Ancorado numa página do Facebook e criado em dezembro de 2015, seu projeto "Plasticus Maritimus" já foi exposto em feiras e mostras ecológicas em cidades portuguesas e nos Açores. "Criei um nome científico para o plástico que invade o mar e as praias do mundo todo", diz.

Ana começou a catar lixo nas praias em 2011, como "beachcleaner", nome dado às pessoas que fazem limpezas de praia e destinam as coletas à reciclagem.

Com as coletas regulares, passou a se interessar pelo que catava. "Comecei a guardar objetos e a ganhar o gosto pela identificação do que encontrava", conta a bióloga.

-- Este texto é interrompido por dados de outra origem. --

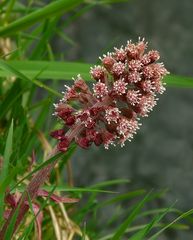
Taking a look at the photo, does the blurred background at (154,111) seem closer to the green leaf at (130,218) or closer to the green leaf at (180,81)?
the green leaf at (180,81)

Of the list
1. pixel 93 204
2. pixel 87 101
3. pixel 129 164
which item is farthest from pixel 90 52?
pixel 87 101

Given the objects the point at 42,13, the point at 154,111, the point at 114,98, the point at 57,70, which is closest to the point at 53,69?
the point at 57,70

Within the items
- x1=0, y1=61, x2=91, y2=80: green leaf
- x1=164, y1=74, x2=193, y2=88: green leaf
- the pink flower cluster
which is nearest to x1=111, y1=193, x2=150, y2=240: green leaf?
the pink flower cluster

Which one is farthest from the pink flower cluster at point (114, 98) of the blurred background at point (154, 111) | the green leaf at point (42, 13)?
the blurred background at point (154, 111)

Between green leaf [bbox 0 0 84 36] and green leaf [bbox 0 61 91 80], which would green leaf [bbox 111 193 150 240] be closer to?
green leaf [bbox 0 61 91 80]

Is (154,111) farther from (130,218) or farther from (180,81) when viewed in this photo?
(130,218)
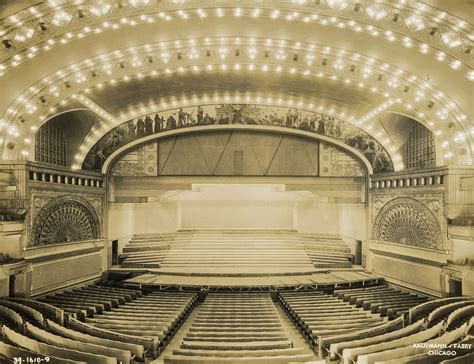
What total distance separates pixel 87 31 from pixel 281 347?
9082mm

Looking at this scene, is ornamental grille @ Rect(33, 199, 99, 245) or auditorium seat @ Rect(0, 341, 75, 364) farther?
ornamental grille @ Rect(33, 199, 99, 245)

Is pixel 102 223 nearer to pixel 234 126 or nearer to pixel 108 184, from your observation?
pixel 108 184

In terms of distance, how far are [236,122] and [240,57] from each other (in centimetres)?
563

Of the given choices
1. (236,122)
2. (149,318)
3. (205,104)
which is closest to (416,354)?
(149,318)

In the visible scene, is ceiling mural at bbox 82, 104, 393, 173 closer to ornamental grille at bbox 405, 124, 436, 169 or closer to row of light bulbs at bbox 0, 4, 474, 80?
Result: ornamental grille at bbox 405, 124, 436, 169

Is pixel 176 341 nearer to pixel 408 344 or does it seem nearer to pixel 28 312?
pixel 28 312

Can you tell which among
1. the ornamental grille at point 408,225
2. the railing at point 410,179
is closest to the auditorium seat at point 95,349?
the ornamental grille at point 408,225

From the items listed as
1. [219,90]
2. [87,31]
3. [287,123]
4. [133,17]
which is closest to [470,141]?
[287,123]

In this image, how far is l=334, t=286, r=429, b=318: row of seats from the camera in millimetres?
10703

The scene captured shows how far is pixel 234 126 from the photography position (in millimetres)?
17609

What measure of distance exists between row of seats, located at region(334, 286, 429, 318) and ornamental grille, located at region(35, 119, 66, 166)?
12.4m

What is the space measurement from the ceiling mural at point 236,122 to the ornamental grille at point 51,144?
129 centimetres

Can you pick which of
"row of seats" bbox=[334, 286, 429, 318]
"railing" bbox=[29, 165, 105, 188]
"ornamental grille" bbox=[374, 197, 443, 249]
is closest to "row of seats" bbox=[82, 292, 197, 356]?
"row of seats" bbox=[334, 286, 429, 318]

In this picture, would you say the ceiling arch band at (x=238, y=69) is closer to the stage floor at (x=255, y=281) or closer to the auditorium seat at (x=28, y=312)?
the auditorium seat at (x=28, y=312)
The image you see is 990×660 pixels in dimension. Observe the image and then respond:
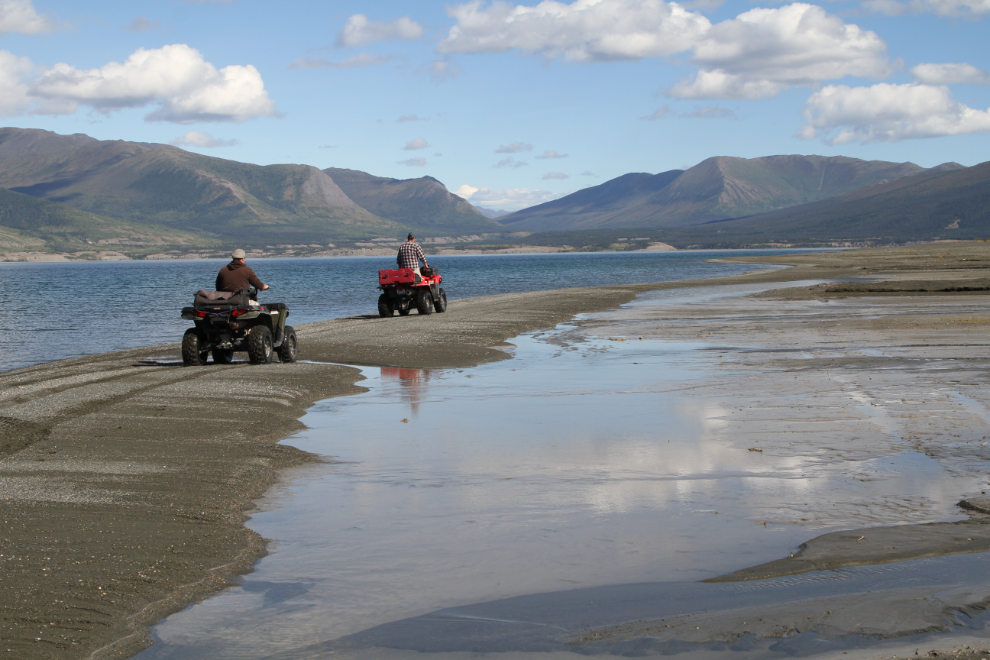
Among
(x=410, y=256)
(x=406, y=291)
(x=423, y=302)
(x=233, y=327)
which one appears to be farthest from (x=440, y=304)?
(x=233, y=327)

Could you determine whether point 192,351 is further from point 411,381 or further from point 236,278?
point 411,381

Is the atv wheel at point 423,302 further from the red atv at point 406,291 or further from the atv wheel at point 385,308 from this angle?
the atv wheel at point 385,308

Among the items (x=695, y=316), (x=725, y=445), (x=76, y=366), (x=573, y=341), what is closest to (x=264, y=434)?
(x=725, y=445)

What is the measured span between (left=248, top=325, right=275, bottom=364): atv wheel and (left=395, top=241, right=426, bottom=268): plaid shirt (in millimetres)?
11722

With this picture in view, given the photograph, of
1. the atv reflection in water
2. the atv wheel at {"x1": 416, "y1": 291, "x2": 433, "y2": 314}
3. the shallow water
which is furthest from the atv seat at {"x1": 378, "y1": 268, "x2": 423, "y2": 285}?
the shallow water

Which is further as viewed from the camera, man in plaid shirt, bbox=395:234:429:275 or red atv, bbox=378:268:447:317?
red atv, bbox=378:268:447:317

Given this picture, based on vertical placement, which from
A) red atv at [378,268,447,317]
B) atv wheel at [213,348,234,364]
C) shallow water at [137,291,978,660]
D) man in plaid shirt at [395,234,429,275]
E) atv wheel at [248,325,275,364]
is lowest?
shallow water at [137,291,978,660]

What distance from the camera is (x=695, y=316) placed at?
29203 mm

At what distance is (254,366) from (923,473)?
474 inches

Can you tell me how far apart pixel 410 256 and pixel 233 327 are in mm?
12580

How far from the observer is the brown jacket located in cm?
1717

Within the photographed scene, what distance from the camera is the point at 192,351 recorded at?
17.4 meters

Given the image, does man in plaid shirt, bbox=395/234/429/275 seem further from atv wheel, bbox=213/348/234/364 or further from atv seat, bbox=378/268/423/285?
atv wheel, bbox=213/348/234/364

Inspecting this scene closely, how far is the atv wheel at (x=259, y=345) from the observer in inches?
675
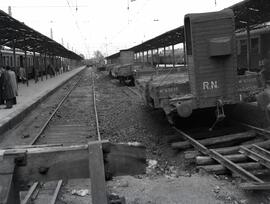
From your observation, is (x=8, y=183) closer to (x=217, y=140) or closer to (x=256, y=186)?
(x=256, y=186)

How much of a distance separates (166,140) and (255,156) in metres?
2.91

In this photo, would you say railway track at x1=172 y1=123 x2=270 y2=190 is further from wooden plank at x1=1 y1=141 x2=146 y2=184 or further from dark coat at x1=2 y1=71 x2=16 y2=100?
dark coat at x1=2 y1=71 x2=16 y2=100

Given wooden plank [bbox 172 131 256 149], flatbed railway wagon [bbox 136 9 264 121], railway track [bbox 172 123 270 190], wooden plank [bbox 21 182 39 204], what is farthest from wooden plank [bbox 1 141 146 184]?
flatbed railway wagon [bbox 136 9 264 121]

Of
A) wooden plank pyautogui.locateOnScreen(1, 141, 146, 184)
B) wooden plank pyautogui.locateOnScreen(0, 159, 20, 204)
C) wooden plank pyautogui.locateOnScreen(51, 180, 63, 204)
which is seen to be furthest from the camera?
wooden plank pyautogui.locateOnScreen(51, 180, 63, 204)

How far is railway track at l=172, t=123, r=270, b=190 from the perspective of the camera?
240 inches

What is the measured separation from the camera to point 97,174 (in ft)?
8.68

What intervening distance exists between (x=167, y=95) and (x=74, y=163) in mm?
6881

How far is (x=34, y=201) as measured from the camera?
5363mm

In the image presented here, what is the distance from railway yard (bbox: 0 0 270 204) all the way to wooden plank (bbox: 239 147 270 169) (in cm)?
2

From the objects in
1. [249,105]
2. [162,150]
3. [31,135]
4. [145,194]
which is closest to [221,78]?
[162,150]

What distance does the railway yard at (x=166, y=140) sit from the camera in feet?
9.03

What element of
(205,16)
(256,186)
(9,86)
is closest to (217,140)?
(205,16)

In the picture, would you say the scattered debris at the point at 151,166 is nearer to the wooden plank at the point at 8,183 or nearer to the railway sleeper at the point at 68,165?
the railway sleeper at the point at 68,165

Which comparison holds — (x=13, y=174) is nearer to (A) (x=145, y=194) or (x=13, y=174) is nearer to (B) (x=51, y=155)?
(B) (x=51, y=155)
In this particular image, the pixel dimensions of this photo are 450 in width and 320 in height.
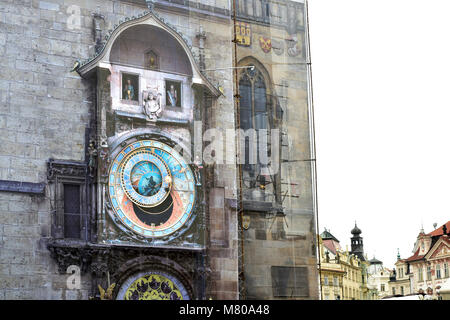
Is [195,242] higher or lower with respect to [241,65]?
lower

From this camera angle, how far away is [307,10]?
13094 mm

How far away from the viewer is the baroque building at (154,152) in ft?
33.7

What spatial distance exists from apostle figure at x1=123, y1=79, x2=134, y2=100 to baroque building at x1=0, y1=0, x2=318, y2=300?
2 cm

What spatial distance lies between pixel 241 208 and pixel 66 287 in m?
2.78

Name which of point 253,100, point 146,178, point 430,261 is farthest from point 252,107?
point 430,261

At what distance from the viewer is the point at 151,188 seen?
10992 mm

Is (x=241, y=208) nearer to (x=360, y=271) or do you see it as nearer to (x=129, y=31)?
(x=129, y=31)

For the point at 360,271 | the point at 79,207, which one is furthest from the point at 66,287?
the point at 360,271

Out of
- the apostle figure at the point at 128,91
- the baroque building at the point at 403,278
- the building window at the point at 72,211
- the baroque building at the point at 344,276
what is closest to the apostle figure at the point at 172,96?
the apostle figure at the point at 128,91

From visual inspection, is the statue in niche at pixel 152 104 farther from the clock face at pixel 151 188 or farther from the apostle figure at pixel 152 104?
the clock face at pixel 151 188

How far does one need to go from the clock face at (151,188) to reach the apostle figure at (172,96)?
24.2 inches

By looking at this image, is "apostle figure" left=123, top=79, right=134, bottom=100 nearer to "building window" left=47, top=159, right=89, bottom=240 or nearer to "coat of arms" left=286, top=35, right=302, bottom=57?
"building window" left=47, top=159, right=89, bottom=240

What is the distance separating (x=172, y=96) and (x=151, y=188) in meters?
1.30
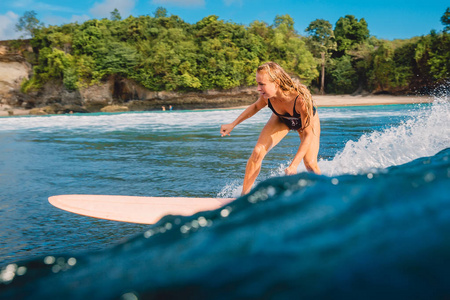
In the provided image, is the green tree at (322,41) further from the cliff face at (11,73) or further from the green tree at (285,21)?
the cliff face at (11,73)

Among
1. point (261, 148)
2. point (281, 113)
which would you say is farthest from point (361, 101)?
point (261, 148)

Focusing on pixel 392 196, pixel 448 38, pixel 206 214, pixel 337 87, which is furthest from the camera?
pixel 337 87

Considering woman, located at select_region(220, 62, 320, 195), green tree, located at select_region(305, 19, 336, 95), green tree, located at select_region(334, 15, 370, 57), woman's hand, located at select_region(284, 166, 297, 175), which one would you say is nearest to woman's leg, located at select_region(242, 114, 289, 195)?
woman, located at select_region(220, 62, 320, 195)

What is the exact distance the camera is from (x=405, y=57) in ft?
124

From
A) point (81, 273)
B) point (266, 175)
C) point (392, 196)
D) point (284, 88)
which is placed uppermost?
point (284, 88)

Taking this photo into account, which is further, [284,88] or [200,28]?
[200,28]

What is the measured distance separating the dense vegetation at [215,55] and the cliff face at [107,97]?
0.89 meters

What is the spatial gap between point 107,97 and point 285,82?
129 ft

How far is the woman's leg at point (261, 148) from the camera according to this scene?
3510mm

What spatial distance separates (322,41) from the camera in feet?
152

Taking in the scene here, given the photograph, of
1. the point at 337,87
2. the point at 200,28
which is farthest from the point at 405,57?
the point at 200,28

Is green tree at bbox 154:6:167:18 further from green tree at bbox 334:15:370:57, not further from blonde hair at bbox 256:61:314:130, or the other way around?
blonde hair at bbox 256:61:314:130

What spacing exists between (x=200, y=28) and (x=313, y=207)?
1910 inches

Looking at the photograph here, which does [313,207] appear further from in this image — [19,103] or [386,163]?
[19,103]
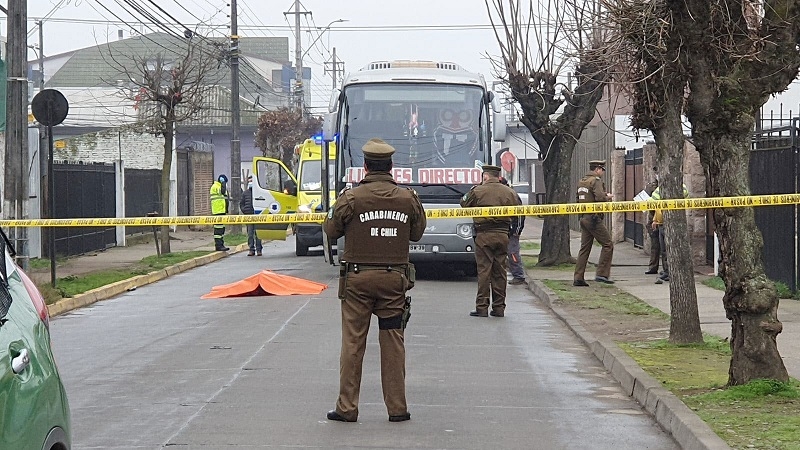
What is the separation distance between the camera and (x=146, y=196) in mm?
36469

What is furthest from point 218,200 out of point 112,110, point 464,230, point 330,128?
point 112,110

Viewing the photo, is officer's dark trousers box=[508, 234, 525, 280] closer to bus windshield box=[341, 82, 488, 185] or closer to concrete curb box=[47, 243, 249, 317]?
bus windshield box=[341, 82, 488, 185]

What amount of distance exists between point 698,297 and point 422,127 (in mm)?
6258

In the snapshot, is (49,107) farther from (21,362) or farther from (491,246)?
(21,362)

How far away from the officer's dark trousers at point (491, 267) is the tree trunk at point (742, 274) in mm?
5910

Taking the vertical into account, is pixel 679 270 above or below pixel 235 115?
below

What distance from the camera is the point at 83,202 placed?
27.3 metres

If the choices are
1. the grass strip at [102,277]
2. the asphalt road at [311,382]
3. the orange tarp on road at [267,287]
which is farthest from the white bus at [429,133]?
the grass strip at [102,277]

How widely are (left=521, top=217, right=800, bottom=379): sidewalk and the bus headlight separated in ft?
4.69

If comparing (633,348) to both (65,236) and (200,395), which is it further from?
(65,236)

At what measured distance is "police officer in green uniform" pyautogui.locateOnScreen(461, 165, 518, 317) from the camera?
1484 cm

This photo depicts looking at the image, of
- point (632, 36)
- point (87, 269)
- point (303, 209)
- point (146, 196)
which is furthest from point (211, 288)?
point (146, 196)

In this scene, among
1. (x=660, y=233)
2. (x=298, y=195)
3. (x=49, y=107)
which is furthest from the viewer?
(x=298, y=195)

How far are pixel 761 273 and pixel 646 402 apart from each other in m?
1.28
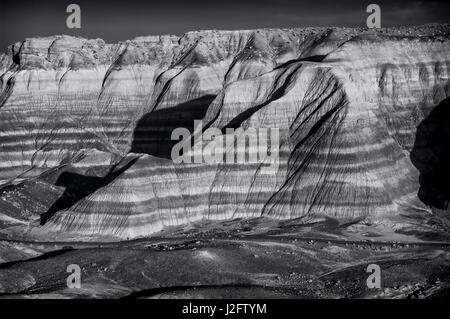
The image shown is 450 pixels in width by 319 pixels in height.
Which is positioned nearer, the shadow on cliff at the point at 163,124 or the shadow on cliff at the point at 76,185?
the shadow on cliff at the point at 76,185

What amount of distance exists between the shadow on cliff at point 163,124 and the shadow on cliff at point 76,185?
104ft

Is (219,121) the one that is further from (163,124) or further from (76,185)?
(163,124)

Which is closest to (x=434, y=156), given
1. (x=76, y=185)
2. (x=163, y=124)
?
(x=163, y=124)

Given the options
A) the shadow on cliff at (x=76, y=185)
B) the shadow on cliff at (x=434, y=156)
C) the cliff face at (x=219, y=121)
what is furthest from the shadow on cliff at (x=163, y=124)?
the shadow on cliff at (x=434, y=156)

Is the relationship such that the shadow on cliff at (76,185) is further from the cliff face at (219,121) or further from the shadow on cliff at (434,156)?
the shadow on cliff at (434,156)

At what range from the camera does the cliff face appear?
12338 centimetres

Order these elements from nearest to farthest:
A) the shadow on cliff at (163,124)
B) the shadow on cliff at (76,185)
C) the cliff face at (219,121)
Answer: the cliff face at (219,121) < the shadow on cliff at (76,185) < the shadow on cliff at (163,124)

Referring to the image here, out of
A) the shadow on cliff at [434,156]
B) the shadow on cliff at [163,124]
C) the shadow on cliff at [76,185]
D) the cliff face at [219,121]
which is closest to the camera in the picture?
the cliff face at [219,121]

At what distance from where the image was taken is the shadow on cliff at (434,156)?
13188cm

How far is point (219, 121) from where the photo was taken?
465ft

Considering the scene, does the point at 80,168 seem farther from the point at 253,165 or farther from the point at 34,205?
the point at 253,165

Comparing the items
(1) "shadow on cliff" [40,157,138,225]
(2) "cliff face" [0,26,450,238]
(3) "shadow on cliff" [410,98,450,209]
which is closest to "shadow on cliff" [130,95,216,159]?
(2) "cliff face" [0,26,450,238]

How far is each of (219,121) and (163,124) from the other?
39.2 metres

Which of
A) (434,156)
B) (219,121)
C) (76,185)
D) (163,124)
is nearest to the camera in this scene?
(76,185)
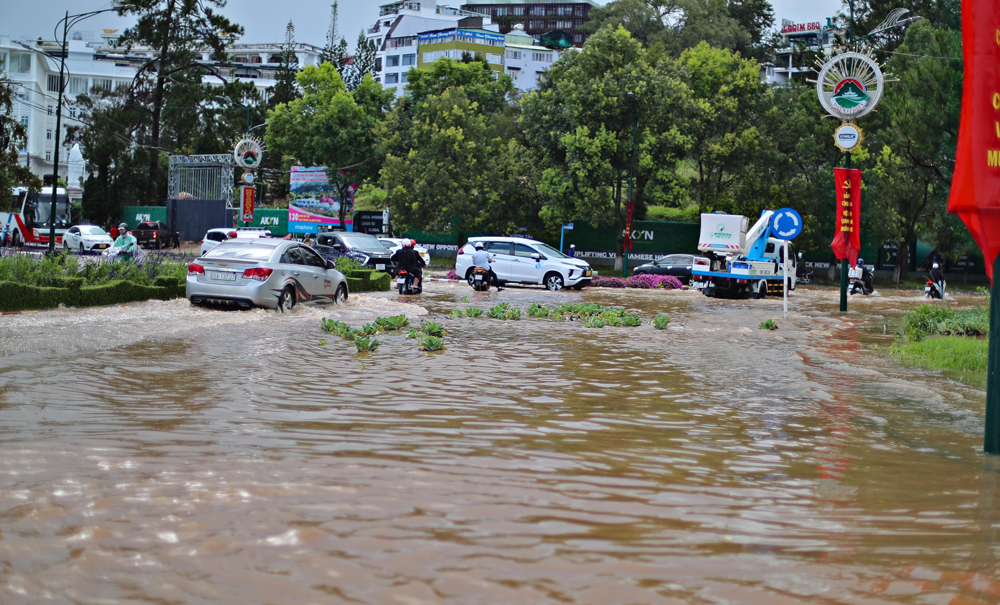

Garrafas, tampinhas, canudos, pregadores de roupa, isqueiros, peças de brinquedos antigos, miniaturas, brindes que fizeram história foram sendo separados em coleções.

Ela se tornou uma "beachcomber". "Os 'beachcombers' são caçadores de tesouros. Fazem limpezas, mas se interessam em saber o que são os objetos, de quem eram, de onde vieram, como foram ali parar", conta Ana.

A partir de 2013, começou a usar seus relicários como ferramentas para oficinas ambientais para crianças.

Já encontrou uma boia da pesca americana e um saco de água potável de emergência da Marinha russa. A página na internet tem ajudado a esclarecer dúvidas sobre objetos que coleta e suas origens.

Este ano, Ana espera viajar mais com suas exposições. Em maio, o carro chefe do projeto, a Balaena Plasticus, um esqueleto de baleia de 10 metros feito de 250 garrafas e potes de plástico, em parceria com o fotógrafo Luís Quinta, será exposto no Centro Cultural Belém, em Lisboa.

A seguir, trechos da entrevista:

Você continua a fazer coletas nas praias regularmente?
Ana Pêgo - Sim, sigo fazendo isso. Há épocas do ano em que vou todos os dias, mas nem sempre é possível. Gosto de ir no inverno, de preferência em dias de chuva, para poder ter a praia só para mim.

O que você procura
Gosto de apanhar o lixo viajado, e não aquele o que as pessoas acabaram de abandonar na praia –sim, estamos no século 21, mas às vezes não parece.
E gosto de saber sobre os objetos que encontro. Tenho criado coleções com o intuito de mostrá-las, tanto nas exposições, como nas minhas atividades educativas e palestras.
Para além de encontrar todo o tipo de objetos que usamos no nosso dia a dia, acho interessante saber que tenho coisas que atravessaram o oceano, que vieram dos Estados Unidos e do Canadá –geralmente coisas relacionadas com as pescas. Já encontrei tinteiros provenientes de um contêiner que caiu ao mar perto dos Açores, bonecos monocromáticos que eram brindes de sorvetes e chocolates nos anos 60 e 70. E muitas outras coisas, que podem ter pertencido aos meus pais ou aos meus avós.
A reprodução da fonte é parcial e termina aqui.